While today Dr. King is being eulogized once again in a number of ways, perhaps this is a good time to reflect on the discourse of the civil rights era; a decade which roughly spanned from the mid-1950′s to the mid-1960′s. I was born at the very tail end of the decade, so I won’t claim that I marched in Selma or anything like that. From what I understand about the time, though, there was some seriously heated political rhetoric and on a few occasions this boiled over into violence.
Obviously we’ve come a long way since then, with the election of Barack Obama supposedly the trigger for a ‘post-racial’ society. Yet TEA Partiers like myself are tarred with the moniker of ‘racist’ by simply questioning the wisdom of Obama’s policies and plans. By extension, yes, we are questioning the content of Obama’s character but we are accused of basing our opposition on the amount of pigment in Obama’s skin.
To give another example, ask a black Republican how many times he or she is called an “Oreo” or an “Uncle Tom.”
All this call for ‘civility’ comes in the wake of the shooting of Rep. Gabrielle Giffords and many others in Tuscon, a shooting where six victims died. It also comes after lefties got their weekend exercise jumping to conclusions about how shooter Jared Loughner simply had to be a TEA Party regular who got his marching orders from Sarah Palin, Glenn Beck, Rush Limbaugh, and obeyed the target symbols on the internet for Giffords’ Congressional district.

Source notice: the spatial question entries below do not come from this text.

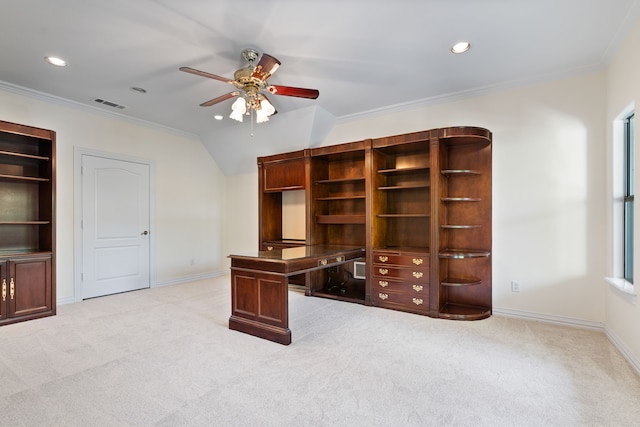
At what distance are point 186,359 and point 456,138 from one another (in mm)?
3612

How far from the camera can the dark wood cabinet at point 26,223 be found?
3541 mm

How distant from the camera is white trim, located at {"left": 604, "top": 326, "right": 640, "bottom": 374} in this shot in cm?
241

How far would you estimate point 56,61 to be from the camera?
10.5 feet

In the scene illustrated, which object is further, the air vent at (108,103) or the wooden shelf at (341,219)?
the wooden shelf at (341,219)

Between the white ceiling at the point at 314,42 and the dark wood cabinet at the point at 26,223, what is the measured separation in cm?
71

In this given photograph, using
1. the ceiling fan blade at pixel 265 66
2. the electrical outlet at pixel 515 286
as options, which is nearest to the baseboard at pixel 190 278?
the ceiling fan blade at pixel 265 66

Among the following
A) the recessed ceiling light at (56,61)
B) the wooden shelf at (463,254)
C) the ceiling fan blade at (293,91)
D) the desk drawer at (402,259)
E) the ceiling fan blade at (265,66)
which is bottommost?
the desk drawer at (402,259)

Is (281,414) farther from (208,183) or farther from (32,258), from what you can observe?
(208,183)

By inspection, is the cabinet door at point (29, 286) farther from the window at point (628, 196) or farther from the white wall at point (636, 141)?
the window at point (628, 196)

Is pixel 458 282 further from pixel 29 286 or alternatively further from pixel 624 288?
pixel 29 286

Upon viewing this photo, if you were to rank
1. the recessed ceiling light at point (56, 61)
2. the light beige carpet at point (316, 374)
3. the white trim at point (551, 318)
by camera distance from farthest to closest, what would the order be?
1. the white trim at point (551, 318)
2. the recessed ceiling light at point (56, 61)
3. the light beige carpet at point (316, 374)

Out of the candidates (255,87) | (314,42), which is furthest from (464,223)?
(255,87)

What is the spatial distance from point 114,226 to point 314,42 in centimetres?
416

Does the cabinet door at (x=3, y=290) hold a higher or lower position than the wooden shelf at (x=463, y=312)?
higher
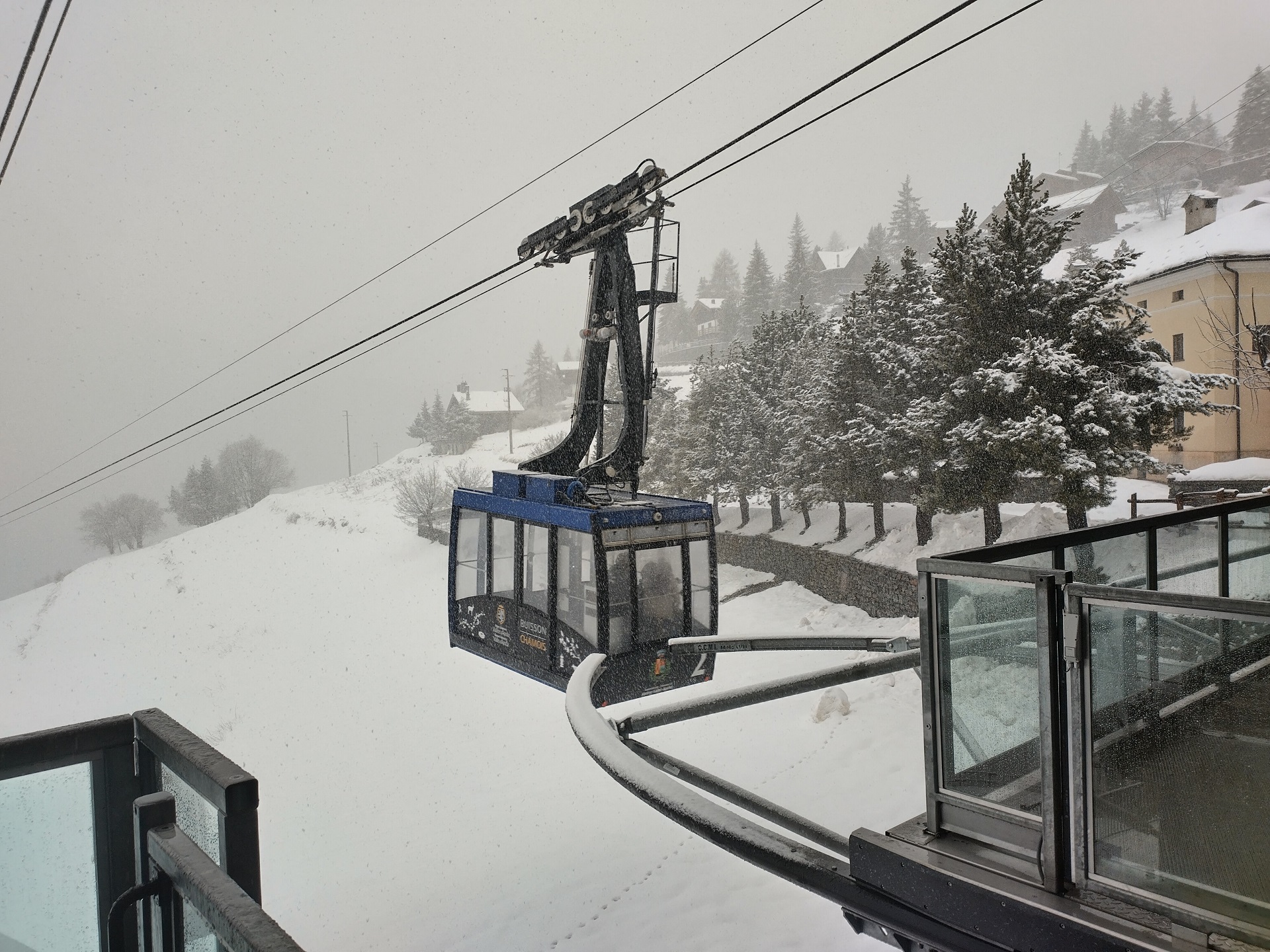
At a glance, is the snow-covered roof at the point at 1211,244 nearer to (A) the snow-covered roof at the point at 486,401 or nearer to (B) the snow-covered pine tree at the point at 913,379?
(B) the snow-covered pine tree at the point at 913,379

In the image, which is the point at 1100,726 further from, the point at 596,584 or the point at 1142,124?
the point at 1142,124

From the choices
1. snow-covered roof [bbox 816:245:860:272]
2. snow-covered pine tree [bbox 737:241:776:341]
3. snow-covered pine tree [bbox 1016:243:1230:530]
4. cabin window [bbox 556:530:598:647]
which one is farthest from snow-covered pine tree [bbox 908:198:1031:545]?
snow-covered roof [bbox 816:245:860:272]

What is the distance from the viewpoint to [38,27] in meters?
5.79

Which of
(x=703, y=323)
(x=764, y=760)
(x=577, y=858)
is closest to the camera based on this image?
(x=577, y=858)

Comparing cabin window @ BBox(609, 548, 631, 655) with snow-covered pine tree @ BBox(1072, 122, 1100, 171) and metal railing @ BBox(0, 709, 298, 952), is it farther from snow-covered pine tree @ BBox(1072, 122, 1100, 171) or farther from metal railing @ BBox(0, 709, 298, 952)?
snow-covered pine tree @ BBox(1072, 122, 1100, 171)

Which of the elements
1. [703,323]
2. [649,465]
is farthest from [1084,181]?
[649,465]

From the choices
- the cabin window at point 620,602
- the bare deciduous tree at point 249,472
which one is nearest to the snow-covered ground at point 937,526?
the cabin window at point 620,602

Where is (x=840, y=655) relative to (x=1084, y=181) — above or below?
below

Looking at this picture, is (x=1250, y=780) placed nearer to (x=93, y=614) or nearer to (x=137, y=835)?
(x=137, y=835)

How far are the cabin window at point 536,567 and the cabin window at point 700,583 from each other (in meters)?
1.66

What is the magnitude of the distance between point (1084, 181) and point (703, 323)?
38994mm

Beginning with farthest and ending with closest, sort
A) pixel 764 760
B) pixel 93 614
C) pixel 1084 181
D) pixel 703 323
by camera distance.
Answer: pixel 703 323, pixel 1084 181, pixel 93 614, pixel 764 760

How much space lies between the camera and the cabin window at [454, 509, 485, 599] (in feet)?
31.4

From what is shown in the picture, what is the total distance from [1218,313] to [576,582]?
68.2 feet
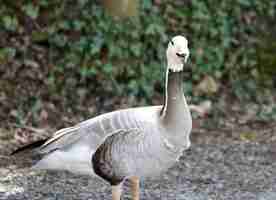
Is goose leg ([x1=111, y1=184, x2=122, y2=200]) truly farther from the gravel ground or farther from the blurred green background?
the blurred green background

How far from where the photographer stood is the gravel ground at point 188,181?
5.98 metres

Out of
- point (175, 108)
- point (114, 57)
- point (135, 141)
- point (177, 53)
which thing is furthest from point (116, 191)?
point (114, 57)

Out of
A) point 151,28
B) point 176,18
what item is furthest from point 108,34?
point 176,18

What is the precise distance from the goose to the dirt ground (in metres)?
0.84

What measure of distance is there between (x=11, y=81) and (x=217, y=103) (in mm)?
2659

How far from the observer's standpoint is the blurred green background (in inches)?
336

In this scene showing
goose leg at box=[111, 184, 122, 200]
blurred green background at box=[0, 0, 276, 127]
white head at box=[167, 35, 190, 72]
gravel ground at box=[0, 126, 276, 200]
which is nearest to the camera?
white head at box=[167, 35, 190, 72]

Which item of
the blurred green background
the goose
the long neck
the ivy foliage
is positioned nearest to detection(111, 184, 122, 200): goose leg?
the goose

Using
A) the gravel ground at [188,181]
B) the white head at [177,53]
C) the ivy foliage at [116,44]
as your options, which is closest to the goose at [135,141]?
the white head at [177,53]

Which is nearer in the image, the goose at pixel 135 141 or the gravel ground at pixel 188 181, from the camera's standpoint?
the goose at pixel 135 141

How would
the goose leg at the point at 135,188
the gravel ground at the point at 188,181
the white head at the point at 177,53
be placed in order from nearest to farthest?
the white head at the point at 177,53
the goose leg at the point at 135,188
the gravel ground at the point at 188,181

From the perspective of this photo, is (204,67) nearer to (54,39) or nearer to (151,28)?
(151,28)

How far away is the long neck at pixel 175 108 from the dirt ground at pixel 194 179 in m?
1.20

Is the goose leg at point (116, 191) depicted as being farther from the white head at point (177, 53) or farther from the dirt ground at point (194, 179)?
the white head at point (177, 53)
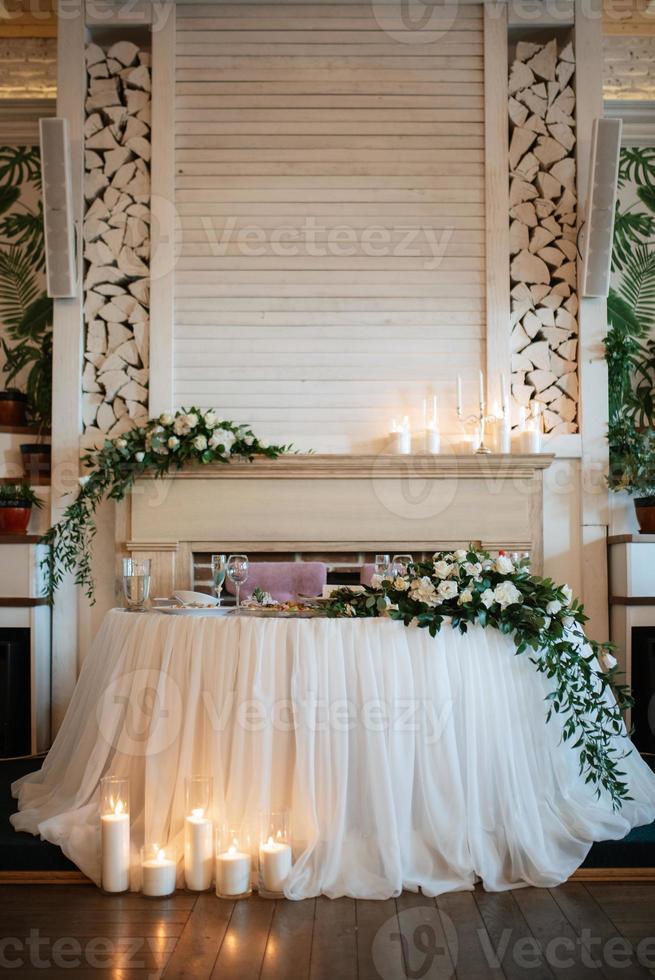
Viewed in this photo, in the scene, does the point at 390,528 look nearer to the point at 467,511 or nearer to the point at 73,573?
the point at 467,511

Yet once evidence came out that he was a political agnostic who was, if anything, left of center – ::: sound of crickets chirping ::: .
Assuming most of you have read this blog a few times, it’s likely you know that I reside well right of center on the political scale, and had I lived in Arizona’s Eighth District I’d likely have voted for her Republican opponent in November. (In fact, Gabrielle Giffords won this election in a similar fashion to that which Frank Kratovil won our district in 2008 – via plurality, with a Libertarian candidate taking 3.9% of the Eighth District vote.)
It’s also known that I covered the July 2009 event here in Salisbury where Frank Kratovil was hung in effigy. Certainly I believe in First Amendment rights, as one might suspect I would being a member of the ‘pajamas media.’ But as I said at the time:
Let me say straight away that I wouldn’t have recommended the noose and effigy of Frank Kratovil. The “no Kratovil in 2010″ (sign) would have been effective enough.
But don’t forget that the local lefties decided to intrude upon an AFP event just a few months ago, with the intent being to disrupt the proceedings and embarass the eventual winning candidate. Admittedly, a chicken suit is less threatening than a noose but neither rise to the level of actual bloodshed.
The point is that my criticism of Kratovil would have likely been similar to that of Giffords had I lived in her district, and I wouldn’t have been shy in sharing it. But I would have been just as horrified about Loughner’s actions.
(In fact, I have a separate article I submitted to Pajamas Media about another effect the Giffords shooting may have on political discourse, with a somewhat different angle than I present here. It may be on there as soon as tomorrow.)
Some say that the political tone we are saddled with these days, with its superheated rhetoric, can be toned down on both sides. But had Martin Luther King, Jr. been assassinated in 2011 instead of 1968, we likely still would have had the scattered rioting which occurred in the wake of his death. Emotional reactions to the death of popular leaders seldom change but are manifested in different ways.
Like it or not, part of the price of living in a free society as we do is having to put up with these arguments. Normally they are settled by the ballot, though, and it’s telling that it took someone with a mental illness to settle their differences with a bullet. Fortunately, our society still prefers the former solution despite the best efforts of some to argue otherwise.